Switch to 320 grit wet sanding to remove the scratches from the first pass. The surface should feel smooth under your finger and the chip faces should have a clean, even sheen. If you want a very fine finish before sealing, a final pass with 400 grit gives an almost polished surface that responds particularly well to GlazeSeal.

Rinse the piece thoroughly to remove all sanding residue. Allow to dry fully before sealing. The dry piece will look slightly dusty and pale, which is normal. The sealer restores and deepens everything.

Finishing and sealing

Sealing a sanded terrazzo piece is where the work pays off. The sanded surface is micro-porous and absorbs sealer efficiently, which means the colour response is immediate and dramatic.

For high-gloss terrazzo where you want chips to read with clarity and depth, two coats of GlazeSeal applied with a soft brush is the standard finish. The first coat soaks in and raises the colour. The second coat forms the surface film. After two coats, the terrazzo surface has a ceramic-like quality: chips in distinct contrast against a deep, even base.

For a satin terrazzo that keeps the natural stone character without the sheen, Stone Wax is the right choice. Apply and buff with a soft cloth. Stone Wax deepens the colour more subtly than GlazeSeal and is particularly good for the earthy, minimal terrazzo palette where a high-gloss finish would read as too commercial.

For more detail on sealing protocol, coat counts by product type, and the difference between all three Artriso finishes, the sealing guide covers it in full.

The full CALSO ONE collection is the starting point for materials and moulds if you are setting up your first terrazzo production run.

Frequently asked questions

What ratio of chips to base mix should I use for terrazzo?

15 to 20 percent chips by total weight of the cast mix is the standard working range for CALSO ONE terrazzo.
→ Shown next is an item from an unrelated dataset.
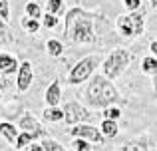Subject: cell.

At this ratio, chips are distributed visibly throughout the piece without crowding each other or making sanding difficult. Below 15 percent the terrazzo effect reads as sparse. Above 25 percent the chips pack too densely and the base colour disappears. Start at 17 percent for your first cast and adjust from there.

How thick should terrazzo chips be for eco resin casting?
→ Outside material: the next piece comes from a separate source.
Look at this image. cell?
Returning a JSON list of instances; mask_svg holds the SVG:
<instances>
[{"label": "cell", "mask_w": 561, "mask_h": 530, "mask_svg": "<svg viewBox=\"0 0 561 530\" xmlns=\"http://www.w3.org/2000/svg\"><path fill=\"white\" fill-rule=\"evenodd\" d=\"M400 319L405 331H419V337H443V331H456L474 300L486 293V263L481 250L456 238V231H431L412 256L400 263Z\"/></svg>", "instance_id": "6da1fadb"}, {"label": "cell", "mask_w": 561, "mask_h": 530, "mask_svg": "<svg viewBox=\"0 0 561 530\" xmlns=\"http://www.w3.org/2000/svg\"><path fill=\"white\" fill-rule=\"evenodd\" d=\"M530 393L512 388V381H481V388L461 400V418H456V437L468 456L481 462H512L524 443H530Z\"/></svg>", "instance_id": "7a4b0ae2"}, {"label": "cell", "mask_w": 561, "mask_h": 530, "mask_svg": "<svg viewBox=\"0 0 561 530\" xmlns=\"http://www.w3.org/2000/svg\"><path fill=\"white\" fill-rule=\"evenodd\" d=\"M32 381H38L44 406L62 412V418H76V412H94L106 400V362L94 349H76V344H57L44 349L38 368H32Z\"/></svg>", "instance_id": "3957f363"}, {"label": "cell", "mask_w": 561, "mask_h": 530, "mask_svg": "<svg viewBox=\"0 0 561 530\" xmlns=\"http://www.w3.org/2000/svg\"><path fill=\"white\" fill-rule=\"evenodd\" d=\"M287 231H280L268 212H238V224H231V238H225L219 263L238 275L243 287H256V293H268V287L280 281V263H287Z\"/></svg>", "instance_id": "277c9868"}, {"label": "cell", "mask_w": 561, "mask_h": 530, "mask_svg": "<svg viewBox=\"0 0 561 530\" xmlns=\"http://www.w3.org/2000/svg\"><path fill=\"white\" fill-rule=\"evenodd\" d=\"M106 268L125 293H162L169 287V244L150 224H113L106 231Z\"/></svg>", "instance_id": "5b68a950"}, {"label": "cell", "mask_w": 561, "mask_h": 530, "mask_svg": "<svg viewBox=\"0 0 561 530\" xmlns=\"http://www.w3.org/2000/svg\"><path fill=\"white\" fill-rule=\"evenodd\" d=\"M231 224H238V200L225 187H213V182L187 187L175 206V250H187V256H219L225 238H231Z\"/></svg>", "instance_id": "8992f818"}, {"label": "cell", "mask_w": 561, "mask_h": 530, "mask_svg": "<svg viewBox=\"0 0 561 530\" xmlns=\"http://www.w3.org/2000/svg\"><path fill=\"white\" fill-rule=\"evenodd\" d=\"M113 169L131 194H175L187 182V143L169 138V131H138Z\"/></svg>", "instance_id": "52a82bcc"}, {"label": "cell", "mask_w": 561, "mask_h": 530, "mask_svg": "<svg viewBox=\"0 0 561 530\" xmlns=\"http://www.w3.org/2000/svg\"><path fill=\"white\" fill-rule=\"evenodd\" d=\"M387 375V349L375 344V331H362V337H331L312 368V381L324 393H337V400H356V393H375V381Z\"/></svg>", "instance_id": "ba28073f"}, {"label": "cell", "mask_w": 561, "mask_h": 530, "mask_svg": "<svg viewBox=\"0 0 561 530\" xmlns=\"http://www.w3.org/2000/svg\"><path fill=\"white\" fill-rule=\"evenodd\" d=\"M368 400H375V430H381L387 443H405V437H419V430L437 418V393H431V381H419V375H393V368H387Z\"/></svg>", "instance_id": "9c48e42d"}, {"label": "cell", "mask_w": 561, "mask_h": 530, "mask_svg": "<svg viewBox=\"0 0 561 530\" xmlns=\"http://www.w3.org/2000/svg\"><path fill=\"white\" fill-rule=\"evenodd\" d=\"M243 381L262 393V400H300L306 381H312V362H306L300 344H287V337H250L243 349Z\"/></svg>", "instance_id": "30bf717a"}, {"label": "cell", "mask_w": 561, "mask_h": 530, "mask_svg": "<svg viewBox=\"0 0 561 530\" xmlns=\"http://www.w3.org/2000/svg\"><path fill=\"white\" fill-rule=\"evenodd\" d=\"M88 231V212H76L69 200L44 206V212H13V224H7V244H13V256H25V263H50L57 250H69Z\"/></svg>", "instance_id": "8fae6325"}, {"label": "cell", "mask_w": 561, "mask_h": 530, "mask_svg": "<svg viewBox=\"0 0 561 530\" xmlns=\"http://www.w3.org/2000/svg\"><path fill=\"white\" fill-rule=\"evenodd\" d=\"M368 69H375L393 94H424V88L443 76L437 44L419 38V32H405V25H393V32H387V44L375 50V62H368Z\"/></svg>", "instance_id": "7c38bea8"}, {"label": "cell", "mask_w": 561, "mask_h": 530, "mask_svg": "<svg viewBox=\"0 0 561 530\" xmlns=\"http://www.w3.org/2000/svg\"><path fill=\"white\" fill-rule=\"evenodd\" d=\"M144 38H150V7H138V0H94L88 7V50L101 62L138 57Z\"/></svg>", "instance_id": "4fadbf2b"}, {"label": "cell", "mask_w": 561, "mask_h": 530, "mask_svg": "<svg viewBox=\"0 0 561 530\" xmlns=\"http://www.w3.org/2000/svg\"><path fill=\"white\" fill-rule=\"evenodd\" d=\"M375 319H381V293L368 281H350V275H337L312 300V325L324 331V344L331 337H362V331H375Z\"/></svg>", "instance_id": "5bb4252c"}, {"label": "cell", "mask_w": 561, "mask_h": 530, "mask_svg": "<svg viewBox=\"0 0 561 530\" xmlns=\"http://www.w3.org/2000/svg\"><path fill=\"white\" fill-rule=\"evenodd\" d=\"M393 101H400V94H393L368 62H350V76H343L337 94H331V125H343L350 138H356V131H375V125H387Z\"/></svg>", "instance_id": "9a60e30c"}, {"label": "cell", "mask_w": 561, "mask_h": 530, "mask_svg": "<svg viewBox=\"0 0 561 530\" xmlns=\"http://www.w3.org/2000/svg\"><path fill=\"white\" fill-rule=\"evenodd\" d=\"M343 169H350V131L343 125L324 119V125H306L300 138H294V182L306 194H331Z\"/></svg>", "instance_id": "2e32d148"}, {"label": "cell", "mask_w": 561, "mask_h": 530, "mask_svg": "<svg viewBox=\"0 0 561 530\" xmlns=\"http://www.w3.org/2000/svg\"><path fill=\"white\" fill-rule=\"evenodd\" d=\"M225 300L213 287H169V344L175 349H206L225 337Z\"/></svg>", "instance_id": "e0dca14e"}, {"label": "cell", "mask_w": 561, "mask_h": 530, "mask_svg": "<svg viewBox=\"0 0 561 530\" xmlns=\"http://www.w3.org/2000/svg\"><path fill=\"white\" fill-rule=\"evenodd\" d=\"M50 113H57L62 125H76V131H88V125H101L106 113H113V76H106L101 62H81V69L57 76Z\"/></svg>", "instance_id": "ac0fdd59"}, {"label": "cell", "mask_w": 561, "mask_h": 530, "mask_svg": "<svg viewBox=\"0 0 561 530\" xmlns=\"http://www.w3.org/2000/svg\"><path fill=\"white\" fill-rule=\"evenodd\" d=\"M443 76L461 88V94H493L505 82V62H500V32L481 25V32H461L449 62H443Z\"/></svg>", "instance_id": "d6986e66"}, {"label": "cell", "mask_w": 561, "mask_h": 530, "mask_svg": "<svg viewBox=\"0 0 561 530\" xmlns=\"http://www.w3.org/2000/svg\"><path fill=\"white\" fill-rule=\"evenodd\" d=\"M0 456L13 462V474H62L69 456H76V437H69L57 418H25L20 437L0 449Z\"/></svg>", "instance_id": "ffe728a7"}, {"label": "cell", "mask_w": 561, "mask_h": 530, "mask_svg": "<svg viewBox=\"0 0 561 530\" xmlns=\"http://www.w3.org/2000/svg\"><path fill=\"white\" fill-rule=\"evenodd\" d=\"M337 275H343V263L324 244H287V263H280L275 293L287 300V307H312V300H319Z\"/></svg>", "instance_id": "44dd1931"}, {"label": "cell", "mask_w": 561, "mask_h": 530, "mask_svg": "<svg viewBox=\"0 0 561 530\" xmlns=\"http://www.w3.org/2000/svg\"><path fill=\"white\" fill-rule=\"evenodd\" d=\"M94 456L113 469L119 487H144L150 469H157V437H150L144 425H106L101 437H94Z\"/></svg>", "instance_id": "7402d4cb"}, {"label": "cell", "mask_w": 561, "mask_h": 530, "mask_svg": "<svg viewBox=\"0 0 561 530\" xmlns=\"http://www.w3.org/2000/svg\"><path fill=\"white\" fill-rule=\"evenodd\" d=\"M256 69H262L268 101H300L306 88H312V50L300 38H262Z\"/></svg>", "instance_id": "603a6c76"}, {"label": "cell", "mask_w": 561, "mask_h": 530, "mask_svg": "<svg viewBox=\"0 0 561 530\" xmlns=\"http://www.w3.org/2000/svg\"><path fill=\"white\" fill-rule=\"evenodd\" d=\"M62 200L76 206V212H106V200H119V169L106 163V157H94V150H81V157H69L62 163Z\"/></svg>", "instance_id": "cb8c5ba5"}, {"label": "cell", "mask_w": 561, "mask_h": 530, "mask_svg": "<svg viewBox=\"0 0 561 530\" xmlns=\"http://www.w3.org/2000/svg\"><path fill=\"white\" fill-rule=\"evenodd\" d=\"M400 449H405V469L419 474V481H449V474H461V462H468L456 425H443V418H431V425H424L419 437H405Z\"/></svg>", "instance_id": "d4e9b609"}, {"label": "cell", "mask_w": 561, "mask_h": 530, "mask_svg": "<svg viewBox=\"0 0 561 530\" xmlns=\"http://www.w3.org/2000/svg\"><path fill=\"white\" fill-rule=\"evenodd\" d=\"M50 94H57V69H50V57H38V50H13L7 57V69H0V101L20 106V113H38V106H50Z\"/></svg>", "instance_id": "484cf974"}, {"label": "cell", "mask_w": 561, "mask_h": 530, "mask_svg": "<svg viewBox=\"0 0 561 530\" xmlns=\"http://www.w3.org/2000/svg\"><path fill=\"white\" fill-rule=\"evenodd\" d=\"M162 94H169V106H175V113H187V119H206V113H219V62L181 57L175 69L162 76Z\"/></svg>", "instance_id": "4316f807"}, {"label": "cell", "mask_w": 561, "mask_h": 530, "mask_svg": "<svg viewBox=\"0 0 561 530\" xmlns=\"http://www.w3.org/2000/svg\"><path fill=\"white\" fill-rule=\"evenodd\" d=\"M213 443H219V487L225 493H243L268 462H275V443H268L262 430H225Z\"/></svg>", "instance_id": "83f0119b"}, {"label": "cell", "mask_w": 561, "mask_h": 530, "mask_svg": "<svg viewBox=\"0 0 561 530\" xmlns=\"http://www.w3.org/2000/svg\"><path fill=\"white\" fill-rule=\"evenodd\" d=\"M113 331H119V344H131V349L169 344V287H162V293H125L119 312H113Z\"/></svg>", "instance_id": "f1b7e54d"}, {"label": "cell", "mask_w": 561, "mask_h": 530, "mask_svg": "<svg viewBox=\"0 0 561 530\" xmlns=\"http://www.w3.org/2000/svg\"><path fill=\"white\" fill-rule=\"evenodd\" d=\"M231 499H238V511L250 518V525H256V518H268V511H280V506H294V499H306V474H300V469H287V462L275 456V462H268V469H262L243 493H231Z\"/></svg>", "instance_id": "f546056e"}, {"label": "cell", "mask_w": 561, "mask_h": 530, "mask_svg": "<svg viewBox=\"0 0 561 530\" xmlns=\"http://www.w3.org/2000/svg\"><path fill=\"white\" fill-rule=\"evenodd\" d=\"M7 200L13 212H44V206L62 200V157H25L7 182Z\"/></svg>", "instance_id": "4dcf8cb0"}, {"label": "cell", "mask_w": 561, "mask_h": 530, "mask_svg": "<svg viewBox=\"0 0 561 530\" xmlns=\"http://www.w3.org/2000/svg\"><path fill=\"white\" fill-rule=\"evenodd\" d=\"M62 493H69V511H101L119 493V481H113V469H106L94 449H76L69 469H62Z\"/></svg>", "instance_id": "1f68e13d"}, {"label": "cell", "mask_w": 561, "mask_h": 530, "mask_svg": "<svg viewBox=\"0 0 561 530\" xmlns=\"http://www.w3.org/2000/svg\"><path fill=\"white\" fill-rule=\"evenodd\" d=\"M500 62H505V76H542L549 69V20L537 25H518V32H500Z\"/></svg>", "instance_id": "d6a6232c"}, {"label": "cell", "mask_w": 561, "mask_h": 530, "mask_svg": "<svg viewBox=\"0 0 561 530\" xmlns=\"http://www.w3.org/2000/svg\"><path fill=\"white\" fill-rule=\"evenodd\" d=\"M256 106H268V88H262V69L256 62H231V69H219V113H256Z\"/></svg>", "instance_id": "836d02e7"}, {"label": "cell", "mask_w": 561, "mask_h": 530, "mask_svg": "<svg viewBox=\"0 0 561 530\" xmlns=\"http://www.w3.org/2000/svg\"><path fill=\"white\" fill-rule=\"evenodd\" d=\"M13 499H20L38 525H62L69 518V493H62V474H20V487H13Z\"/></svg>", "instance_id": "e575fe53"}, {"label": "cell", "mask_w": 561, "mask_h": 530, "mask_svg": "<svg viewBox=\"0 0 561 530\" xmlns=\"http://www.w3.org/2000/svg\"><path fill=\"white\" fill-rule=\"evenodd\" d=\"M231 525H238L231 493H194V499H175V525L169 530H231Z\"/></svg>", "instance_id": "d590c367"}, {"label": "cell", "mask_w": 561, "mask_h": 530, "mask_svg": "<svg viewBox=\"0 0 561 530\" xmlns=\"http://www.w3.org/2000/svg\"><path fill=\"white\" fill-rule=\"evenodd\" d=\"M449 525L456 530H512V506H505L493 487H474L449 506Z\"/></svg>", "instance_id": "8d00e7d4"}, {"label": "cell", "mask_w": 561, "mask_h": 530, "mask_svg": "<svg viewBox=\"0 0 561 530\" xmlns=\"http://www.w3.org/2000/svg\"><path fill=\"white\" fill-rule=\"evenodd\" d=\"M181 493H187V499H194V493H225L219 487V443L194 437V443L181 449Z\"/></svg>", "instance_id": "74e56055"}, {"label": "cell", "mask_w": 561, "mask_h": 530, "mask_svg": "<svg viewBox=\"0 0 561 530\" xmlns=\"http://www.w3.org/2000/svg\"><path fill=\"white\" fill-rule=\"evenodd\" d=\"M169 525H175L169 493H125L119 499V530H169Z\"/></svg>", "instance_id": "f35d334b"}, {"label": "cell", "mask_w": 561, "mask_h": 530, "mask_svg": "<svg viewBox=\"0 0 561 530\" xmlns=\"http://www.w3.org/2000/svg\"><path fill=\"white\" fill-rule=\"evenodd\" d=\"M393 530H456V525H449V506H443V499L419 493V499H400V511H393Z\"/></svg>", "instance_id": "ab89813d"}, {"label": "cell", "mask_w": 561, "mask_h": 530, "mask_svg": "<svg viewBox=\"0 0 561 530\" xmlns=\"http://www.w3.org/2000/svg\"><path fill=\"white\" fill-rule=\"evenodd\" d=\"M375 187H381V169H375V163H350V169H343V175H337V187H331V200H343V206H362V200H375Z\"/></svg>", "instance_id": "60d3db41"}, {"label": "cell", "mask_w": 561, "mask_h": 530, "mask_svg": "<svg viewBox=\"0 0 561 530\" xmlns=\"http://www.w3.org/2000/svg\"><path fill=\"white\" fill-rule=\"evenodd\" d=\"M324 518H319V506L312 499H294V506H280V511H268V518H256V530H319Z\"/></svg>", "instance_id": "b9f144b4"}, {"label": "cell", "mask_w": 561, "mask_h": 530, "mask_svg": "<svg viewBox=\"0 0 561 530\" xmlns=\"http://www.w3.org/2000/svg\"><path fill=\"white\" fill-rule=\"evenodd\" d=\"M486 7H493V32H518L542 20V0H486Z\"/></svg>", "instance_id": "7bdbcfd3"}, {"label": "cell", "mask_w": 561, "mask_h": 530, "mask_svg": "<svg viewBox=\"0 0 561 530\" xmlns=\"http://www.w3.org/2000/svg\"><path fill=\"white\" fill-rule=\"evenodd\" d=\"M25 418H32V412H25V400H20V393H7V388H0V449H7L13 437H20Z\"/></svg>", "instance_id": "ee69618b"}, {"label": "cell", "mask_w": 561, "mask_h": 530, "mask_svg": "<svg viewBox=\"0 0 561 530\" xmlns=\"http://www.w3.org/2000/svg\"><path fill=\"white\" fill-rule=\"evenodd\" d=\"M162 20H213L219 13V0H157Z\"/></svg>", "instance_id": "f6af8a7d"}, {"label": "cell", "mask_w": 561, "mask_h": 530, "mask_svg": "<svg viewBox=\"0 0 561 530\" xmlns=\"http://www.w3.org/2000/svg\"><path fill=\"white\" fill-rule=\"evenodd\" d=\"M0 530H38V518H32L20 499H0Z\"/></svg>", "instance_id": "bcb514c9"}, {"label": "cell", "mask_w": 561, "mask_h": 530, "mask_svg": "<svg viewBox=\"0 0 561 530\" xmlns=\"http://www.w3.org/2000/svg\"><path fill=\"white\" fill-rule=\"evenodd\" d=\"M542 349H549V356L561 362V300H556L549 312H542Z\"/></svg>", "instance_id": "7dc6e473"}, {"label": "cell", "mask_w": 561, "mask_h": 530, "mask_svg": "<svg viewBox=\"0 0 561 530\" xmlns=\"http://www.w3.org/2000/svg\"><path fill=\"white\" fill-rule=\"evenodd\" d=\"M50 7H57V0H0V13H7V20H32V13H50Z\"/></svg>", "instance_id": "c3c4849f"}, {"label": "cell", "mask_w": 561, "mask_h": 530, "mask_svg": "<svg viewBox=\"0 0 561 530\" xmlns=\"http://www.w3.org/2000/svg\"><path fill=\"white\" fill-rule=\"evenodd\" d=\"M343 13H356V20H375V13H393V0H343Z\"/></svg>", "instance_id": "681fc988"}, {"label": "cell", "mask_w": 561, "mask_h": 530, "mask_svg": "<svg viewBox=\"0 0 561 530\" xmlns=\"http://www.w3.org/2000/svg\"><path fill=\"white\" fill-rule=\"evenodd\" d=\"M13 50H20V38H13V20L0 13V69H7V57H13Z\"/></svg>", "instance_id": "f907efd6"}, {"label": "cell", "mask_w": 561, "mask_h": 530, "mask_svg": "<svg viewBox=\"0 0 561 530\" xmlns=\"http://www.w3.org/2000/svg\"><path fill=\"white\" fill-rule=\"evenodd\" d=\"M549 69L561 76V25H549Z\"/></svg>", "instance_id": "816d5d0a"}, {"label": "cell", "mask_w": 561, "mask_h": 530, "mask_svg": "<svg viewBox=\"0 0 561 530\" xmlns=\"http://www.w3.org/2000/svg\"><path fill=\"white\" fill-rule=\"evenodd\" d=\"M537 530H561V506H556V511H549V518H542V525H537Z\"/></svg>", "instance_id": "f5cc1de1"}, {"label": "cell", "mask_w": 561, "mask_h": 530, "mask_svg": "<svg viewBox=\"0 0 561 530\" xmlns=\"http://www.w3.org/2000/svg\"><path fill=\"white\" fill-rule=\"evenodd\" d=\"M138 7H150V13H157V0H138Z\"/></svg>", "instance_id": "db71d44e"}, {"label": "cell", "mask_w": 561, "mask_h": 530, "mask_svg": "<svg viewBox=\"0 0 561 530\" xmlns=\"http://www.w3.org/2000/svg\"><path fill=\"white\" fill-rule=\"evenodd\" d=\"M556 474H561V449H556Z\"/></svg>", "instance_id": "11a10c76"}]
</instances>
Chip slabs should be poured at 5 to 8 mm thickness. After curing and breaking, you want a mix of fragment sizes: small pieces roughly the size of a rice grain, medium pieces the size of a lentil, and occasional larger pieces up to 10 mm. The variation in chip size is what makes the terrazzo look natural rather than mechanical.

Can I skip the sanding step in eco resin terrazzo?

Yes, but the result looks different. Without sanding, chips sit below the surface and are visible through the base colour as a slightly textured layer. With sanding, chips are exposed at the surface and read as distinct, sharp-edged colour blocks against the base. Most studio terrazzo work uses the sanded and sealed finish because it reads as more intentional and photographs better for retail and gifting.

Does the sanding process weaken the eco resin piece?

No. Sanding removes only the surface layer of the cast and does not affect structural integrity. CALSO ONE reaches full mechanical strength at 24 hours. For the terrazzo technique, it is worth waiting the full 24 hours before beginning the sanding phase on any piece that will see functional use, even though the surface is firm enough to sand at 90 minutes.